Whatever. I figured it ranked up there with a “beware of dog” sign. Likely, my jury would think that I had an obligation to warn the lowing masses that there was a ravening dad about, and they might want to take suitable precautions. Before I did.
So, after several near misses, I decided that I had had enough. Most of the traffic went this way up this aisle, and that way down that aisle, a fact that I capitalized upon. I settled myself, straddle gaited, in the very middle of the aisle, upstream from my wife and children. Yes, I effectively blocked the entire aisle. That, was, in fact, my “plan a”. My intent was that, succeeding in “plan a”, I would not have to implement “plan b”, which would be accompanied by shrieking and blood, both emanating from the inattentive obliviot who succeeded in striking, and hurting, one of my children.

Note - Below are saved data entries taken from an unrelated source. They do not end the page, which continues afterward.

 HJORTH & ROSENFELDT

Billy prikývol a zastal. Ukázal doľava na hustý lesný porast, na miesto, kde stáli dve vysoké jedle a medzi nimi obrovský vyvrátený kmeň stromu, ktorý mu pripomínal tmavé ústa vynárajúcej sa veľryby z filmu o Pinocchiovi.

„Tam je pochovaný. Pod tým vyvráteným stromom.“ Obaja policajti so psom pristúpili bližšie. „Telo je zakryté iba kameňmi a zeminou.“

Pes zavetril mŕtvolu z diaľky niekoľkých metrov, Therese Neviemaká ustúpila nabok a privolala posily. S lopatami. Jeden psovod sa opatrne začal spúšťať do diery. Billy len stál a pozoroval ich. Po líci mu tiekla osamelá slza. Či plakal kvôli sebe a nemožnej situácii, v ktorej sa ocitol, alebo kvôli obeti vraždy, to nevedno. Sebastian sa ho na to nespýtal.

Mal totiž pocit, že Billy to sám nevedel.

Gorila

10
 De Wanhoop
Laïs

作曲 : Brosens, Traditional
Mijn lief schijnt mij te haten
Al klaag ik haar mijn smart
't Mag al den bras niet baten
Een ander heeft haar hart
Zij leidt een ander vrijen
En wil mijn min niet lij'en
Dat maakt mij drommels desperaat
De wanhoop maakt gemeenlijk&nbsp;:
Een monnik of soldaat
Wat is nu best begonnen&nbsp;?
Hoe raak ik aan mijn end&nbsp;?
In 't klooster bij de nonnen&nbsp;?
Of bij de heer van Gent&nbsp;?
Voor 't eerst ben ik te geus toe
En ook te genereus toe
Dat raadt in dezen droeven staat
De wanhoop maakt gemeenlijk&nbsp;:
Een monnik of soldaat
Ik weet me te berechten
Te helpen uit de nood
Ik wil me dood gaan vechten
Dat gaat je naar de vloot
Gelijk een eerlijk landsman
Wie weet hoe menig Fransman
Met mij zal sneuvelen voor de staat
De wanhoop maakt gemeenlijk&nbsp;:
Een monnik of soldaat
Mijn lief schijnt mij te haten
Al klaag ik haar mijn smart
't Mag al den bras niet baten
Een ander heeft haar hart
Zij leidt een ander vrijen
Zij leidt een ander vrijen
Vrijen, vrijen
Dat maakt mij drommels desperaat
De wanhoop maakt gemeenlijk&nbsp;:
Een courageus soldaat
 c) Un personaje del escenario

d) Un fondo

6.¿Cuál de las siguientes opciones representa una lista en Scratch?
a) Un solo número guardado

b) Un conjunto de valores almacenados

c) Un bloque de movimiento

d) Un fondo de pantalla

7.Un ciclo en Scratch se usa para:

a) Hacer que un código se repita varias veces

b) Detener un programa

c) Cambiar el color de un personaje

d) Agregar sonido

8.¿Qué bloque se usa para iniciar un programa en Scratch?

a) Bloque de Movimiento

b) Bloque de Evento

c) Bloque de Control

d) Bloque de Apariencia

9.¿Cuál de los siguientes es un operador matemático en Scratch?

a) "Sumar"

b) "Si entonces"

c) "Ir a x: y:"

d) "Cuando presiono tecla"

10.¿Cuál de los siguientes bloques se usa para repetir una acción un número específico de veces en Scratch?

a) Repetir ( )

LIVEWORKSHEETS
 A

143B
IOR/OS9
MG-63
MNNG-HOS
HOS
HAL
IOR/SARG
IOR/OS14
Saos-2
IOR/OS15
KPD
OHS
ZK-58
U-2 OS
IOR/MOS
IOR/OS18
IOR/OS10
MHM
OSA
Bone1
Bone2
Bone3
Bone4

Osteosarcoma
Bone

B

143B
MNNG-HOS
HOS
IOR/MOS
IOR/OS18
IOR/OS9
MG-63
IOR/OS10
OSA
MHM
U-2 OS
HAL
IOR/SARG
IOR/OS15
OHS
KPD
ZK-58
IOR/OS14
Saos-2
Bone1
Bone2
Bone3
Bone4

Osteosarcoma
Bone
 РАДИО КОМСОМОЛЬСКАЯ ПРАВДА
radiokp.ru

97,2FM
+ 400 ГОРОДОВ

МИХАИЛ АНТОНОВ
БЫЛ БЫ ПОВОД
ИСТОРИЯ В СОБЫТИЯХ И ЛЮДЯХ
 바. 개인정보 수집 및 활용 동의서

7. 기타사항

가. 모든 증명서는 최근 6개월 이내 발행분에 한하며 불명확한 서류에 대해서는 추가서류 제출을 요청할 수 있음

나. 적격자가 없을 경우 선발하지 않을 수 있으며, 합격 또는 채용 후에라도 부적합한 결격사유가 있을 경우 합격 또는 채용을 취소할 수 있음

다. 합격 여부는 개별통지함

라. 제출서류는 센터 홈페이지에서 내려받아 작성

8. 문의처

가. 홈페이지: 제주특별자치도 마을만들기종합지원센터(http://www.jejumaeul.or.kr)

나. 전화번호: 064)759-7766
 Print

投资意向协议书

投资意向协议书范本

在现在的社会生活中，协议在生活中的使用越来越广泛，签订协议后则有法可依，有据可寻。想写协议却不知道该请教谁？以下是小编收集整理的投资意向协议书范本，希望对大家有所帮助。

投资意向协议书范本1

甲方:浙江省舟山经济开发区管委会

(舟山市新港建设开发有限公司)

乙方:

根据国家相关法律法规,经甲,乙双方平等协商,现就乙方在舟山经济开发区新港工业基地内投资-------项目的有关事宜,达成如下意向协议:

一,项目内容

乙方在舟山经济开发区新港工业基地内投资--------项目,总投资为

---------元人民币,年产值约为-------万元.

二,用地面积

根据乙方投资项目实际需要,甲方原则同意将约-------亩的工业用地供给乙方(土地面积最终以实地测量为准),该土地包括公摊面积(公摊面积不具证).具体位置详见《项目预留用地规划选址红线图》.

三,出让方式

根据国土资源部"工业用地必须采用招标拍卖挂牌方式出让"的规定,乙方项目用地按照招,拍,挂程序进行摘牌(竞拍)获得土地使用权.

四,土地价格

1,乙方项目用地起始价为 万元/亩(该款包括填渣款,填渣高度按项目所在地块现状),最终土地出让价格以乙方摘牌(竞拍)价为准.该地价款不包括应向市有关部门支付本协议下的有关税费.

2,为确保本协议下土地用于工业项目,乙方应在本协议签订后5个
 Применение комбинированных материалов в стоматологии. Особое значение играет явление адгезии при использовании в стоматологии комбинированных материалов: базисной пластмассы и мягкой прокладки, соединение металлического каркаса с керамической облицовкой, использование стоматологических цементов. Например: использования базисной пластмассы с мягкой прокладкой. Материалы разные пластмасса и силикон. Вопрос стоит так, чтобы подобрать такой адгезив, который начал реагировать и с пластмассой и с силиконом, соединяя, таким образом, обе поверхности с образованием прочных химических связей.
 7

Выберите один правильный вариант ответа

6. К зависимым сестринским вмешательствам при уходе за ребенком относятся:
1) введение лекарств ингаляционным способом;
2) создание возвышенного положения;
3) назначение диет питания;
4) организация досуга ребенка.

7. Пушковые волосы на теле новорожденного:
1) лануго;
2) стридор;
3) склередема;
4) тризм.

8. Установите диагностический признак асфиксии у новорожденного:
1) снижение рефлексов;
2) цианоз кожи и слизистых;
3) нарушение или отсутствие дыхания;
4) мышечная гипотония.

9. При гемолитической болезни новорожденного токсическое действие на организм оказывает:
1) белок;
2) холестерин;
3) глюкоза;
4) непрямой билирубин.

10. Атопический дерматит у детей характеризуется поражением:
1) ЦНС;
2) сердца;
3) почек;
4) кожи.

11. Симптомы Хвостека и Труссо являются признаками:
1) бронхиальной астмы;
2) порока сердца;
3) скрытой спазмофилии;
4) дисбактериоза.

So, there I stood, colossus like, and, of course, one of the bovine meandered down the aisle. Finding me in her way, she spoke. (surprise!) “You are blocking the aisle!”
I smiled, a smile that in no way reached my eyes. Indeed, most of my teeth showed. “That is correct.”
She advanced, as if to strike me with the cart. I smiled wider. “You have to move! I cannot get past you!”
“Yep! That’s sort of my plan!”
She was not taking in the entire picture. “But, you have to move!”
More teeth on my part. “Well, ma’am, why don’t you just move me? If, that is, you think you will survive that encounter, uninjured?”
Unwilling to take that bet, she continued her protests. I glanced over my shoulder, noted that my charges were rounding the corner, and clearing this aisle. I waved, cheerily, and made my way to the next aisle, which I then blocked.
Soon, TDW-Mark I asked me what I was doing. I replied, “Have you noticed the folks who nearly struck the kids with their carts?”
“Yes! That is so rude!”
I agreed. “Yep. Do you know what is successful in preventing that?”
“My convincing them that, yes, I am crazy enough to put a beat down on them, should they successfully strike my children! It turns out, if I look crazy enough, they shop in some other corner of the store, and my children are not gonna get struck by an idiot with a shopping cart!”